- [TO DO]:
Extract all lines that hold "States" from the records below.

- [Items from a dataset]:

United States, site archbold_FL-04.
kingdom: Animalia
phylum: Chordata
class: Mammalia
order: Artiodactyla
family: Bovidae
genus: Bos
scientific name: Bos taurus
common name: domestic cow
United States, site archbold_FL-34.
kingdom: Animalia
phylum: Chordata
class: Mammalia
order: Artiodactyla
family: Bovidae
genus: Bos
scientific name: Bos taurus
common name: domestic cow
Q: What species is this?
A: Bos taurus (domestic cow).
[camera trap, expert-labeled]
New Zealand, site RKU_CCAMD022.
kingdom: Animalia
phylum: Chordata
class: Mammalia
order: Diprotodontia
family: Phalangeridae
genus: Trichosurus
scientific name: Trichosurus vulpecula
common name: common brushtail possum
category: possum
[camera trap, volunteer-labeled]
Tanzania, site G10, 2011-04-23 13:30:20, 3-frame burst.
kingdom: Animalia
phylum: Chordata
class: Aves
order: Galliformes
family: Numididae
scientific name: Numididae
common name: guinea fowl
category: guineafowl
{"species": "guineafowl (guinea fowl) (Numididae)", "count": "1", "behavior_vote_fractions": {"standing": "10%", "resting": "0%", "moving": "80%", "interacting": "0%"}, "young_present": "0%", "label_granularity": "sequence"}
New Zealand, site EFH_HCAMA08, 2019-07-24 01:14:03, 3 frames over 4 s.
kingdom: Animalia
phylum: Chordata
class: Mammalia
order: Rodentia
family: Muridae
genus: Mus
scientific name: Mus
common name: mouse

- [SOLUTION FOR THIS PROBLEM]:
United States, site archbold_FL-04.
United States, site archbold_FL-34.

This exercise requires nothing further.